Le mystère de l’origine géographique de la peste noire résolu sept siècles plus tard ?
Une étude met (sans doute) fin à près de sept siècles de questionnements. D’après celle-ci, la pandémie de peste noire, qui décima une grande partie de la population européenne au Moyen-Age, a émergé en Asie centrale, dans l’actuel Kirghizistan. C’est grâce à de l’ADN humain ancien, extrait depuis un site funéraire du XIVe siècle dans le nord du Kirghizistan, que les chercheurs ont pu remonter à la source. Leurs découvertes, publiées mercredi dans la revue Nature, tranchent un très vieux débat d’historiens.
L’épidémie de peste noire a atteint l’Europe en 1346 par le bassin méditerranéen, via des navires transportant des marchandises depuis la Mer noire. En seulement huit ans, la « mort noire » a tué jusqu’à 60 % de la population d’Europe, du Moyen-Orient et d’Afrique du Nord. Et marqué le début d’une longue vague de l’épidémie, qui allait resurgir par intermittence durant 500 ans. Où est-elle née ? L’une des pistes les plus communément avancées était celle de la Chine, mais aucune preuve robuste n’a pu étayer cette théorie. « J’ai toujours été fasciné par la peste noire, et l’un de mes rêves était de résoudre le mystère de ses origines », a raconté l’historien spécialiste des catastrophes Phil Slavin, l’un des auteurs de l’étude, lors d’une conférence de presse.
« Mort de pestilence »
Ce professeur à l’Université de Stirling (Ecosse) connaissait l’existence de deux sites funéraires médiévaux près de lac d’Issyk Kul, au Kirghizistan, qui avaient été fouillés à la fin du XIXe siècle. Sur plus de 400 pierres tombales, une centaine était précisément datées : 1338-1339. Avec une épitaphe mentionnant une elliptique « mort de pestilence », en ancien syriaque. Autant d’indices d’une surmortalité anormale au sein d’une communauté, sept ou huit ans avant que la peste noire ne frappe l’Europe.
Pour trouver la cause des décès, les chercheurs ont fouillé dans l’ADN dentaire de sept squelettes. « La pulpe dentaire est une source précieuse, car c’est une zone très vascularisée qui donne une forte chance de détecter des pathogènes dans le sang », a expliqué Maria Spyrou, de l’Université de Tübingen en Allemagne, elle aussi auteure de l’étude. L’ADN a pu être séquencé – un travail délicat tant il était fragmenté – puis comparé à une base de données contenant le génome de milliers de bactéries.
Verdict : les corps avaient été infectés par la bactérie Yersinia pestis, le bacille responsable de la peste noire, transmise à l’homme par les puces des rongeurs. Cette communauté avait donc bien été victime du même fléau que celui qui a frappé l’Europe quelques années plus tard. Les analyses du génome de Yersinia pestis ont aussi révélé qu’il s’agissait d’une souche ancestrale de la bactérie. Celle qui se trouve à la base de « l’arbre génétique » de la peste. Les scientifiques associent justement l’apparition de la peste noire en Europe à un « Big Bang » génétique au cours duquel les bactéries souches se sont massivement diversifiées.

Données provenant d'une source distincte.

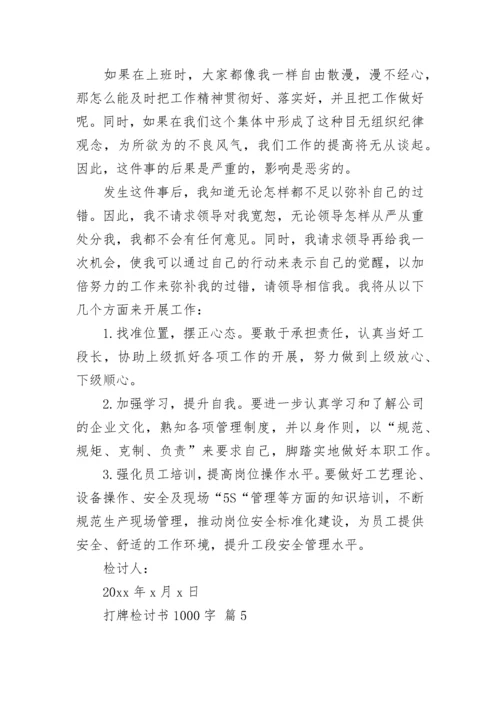 如果在上班时，大家都像我一样自由散漫，漫不经心，那怎么能及时把工作精神贯彻好、落实好，并且把工作做好呢。同时，如果在我们这个集体中形成了这种目无组织纪律观念，为所欲为的不良风气，我们工作的提高将无从谈起。因此，这件事的后果是严重的，影响是恶劣的。

发生这件事后，我知道无论怎样都不足以弥补自己的过错。因此，我不请求领导对我宽恕，无论领导怎样从严从重处分我，我都不会有任何意见。同时，我请求领导再给我一次机会，使我可以通过自己的行动来表示自己的觉醒，以加倍努力的工作来弥补我的过错，请领导相信我。我将从以下几个方面来开展工作：

1.找准位置，摆正心态。要敢于承担责任，认真当好工段长，协助上级抓好各项工作的开展，努力做到上级放心、下级顺心。

2.加强学习，提升自我。要进一步认真学习和了解公司的企业文化，熟知各项管理制度，并以身作则，以“规范、规矩、克制、负责”来要求自己，脚踏实地做好本职工作。

3.强化员工培训，提高岗位操作水平。要做好工艺理论、设备操作、安全及现场“5S“管理等方面的知识培训，不断规范生产现场管理，推动岗位安全标准化建设，为员工提供安全、舒适的工作环境，提升工段安全管理水平。

检讨人：

20xx 年 x 月 x 日

打牌检讨书 1000 字 篇 5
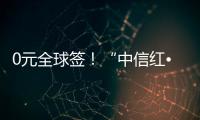 0元全球签！“中信红•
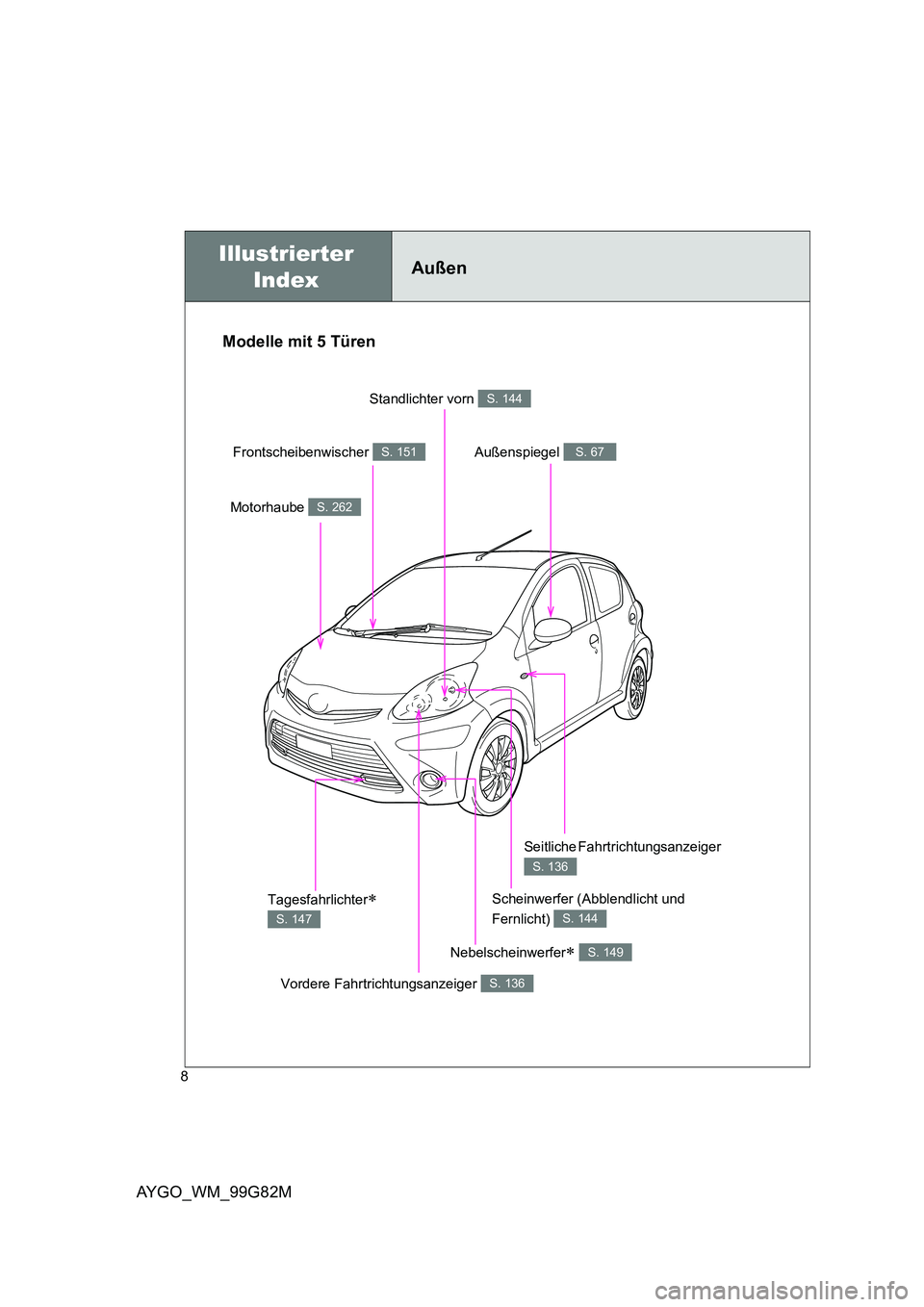 Illustrierter Index

Außen

Modelle mit 5 Türen

Standlichter vorn S. 144

Frontscheibenwischer S. 151

Außenspiegel S. 67

Motorhaube S. 262

Seitliche Fahrtrichtungsanzeiger S. 136

Tagesfahrlichter* S. 147

Scheinwerfer (Abblendlicht und Fernlicht) S. 144

Nebelscheinwerfer* S. 149

Vordere Fahrtrichtungsanzeiger S. 136

8

AYGO_WM_99G82M

carmanualsonline.info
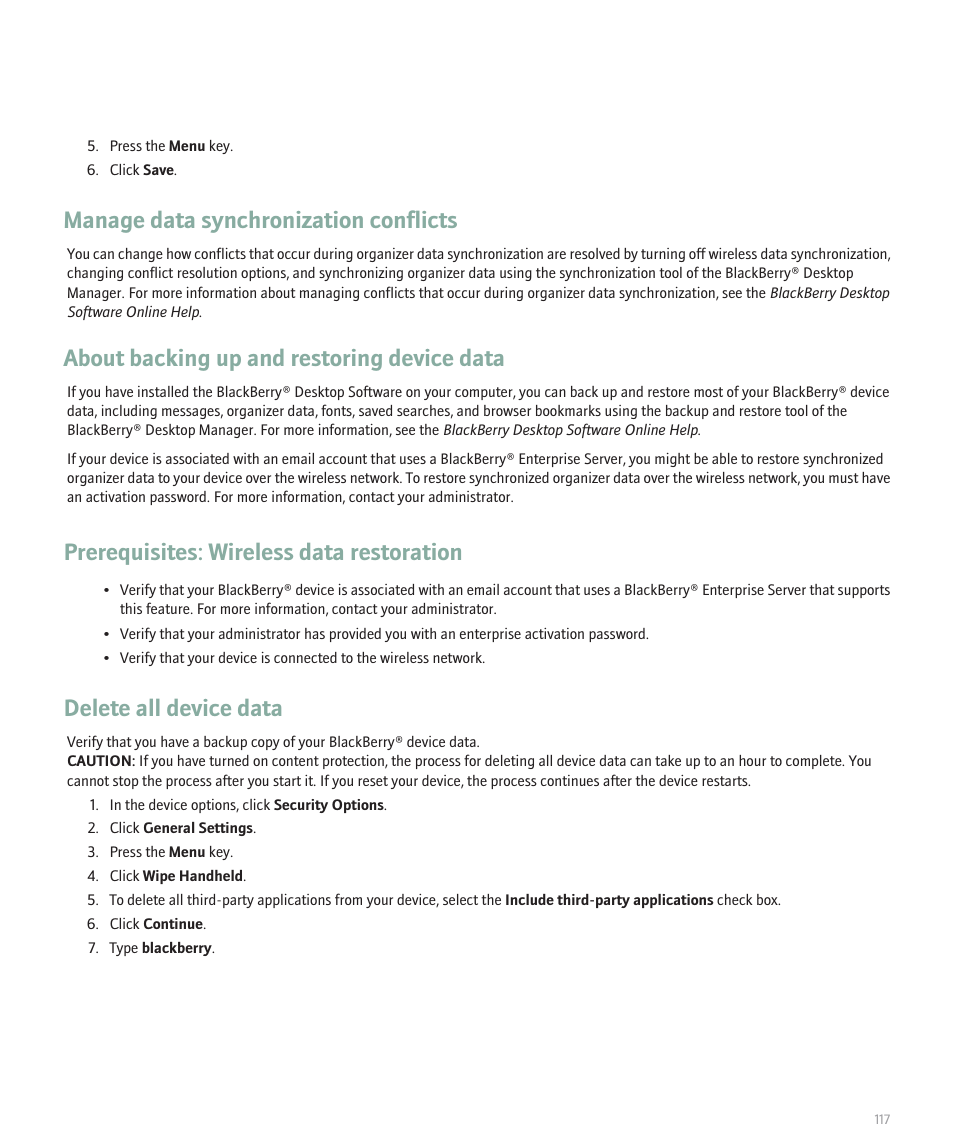 5. Press the Menu key.
6. Click Save.

Manage data synchronization conflicts

You can change how conflicts that occur during organizer data synchronization are resolved by turning off wireless data synchronization, changing conflict resolution options, and synchronizing organizer data using the synchronization tool of the BlackBerry® Desktop Manager. For more information about managing conflicts that occur during organizer data synchronization, see the BlackBerry Desktop Software Online Help.

About backing up and restoring device data

If you have installed the BlackBerry® Desktop Software on your computer, you can back up and restore most of your BlackBerry® device data, including messages, organizer data, fonts, saved searches, and browser bookmarks using the backup and restore tool of the BlackBerry® Desktop Manager. For more information, see the BlackBerry Desktop Software Online Help.

If your device is associated with an email account that uses a BlackBerry® Enterprise Server, you might be able to restore synchronized organizer data to your device over the wireless network. To restore synchronized organizer data over the wireless network, you must have an activation password. For more information, contact your administrator.

Prerequisites: Wireless data restoration

• Verify that your BlackBerry® device is associated with an email account that uses a BlackBerry® Enterprise Server that supports this feature. For more information, contact your administrator.
• Verify that your administrator has provided you with an enterprise activation password.
• Verify that your device is connected to the wireless network.

Delete all device data

Verify that you have a backup copy of your BlackBerry® device data.
CAUTION: If you have turned on content protection, the process for deleting all device data can take up to an hour to complete. You cannot stop the process after you start it. If you reset your device, the process continues after the device restarts.
1. In the device options, click Security Options.
2. Click General Settings.
3. Press the Menu key.
4. Click Wipe Handheld.
5. To delete all third-party applications from your device, select the Include third-party applications check box.
6. Click Continue.
7. Type blackberry.

117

Au cœur des routes de la Soie
Les souches découvertes au Kirghizistan se trouvent pile « au nœud de cette diversification massive », survenue vers les années 1330. Confirmant que cette région du monde, le Tian Shan, a bien été le point de départ de l’expansion, selon Maria Spyrou. De plus, chez les rongeurs vivant aujourd’hui dans le Tian Shan, les chercheurs ont identifié une souche de la bactérie très proche de celle des victimes humaines de 1338-1339, « la plus proche qu’on ait trouvée dans le monde », a complété Johannes Krause, de l’Institut Max Planck, co-auteur de l’étude.
Il s’agissait de communautés chrétiennes, ethniquement diversifiées (Mongols, Ouïghours…), qui pratiquaient le commerce au long cours selon les objets funéraires retrouvés : perles du Pacifique, coraux de Méditerranée, vêtements de soies…. « Vivant au cœur des routes de la soie, ils ont dû beaucoup voyager, ce qui a joué un rôle dans l’expansion de l’épidémie via la Mer noire », avance Phil Slavin.
La peste n’a jamais été éradiquée de la surface de la Terre : chaque année, des milliers de personnes continuent d’être infectées, notamment en Asie centrale. Dans les montagnes du Tian Shan, ce sont les marmottes qui constituent le principal réservoir animal de la maladie. Une pandémie meurtrière comme celle du Moyen-Age n’est heureusement pas à craindre : non pas que la bactérie soit moins virulente, mais parce que les conditions d’hygiène et le recours aux antibiotiques n’ont rien à voir avec le passé.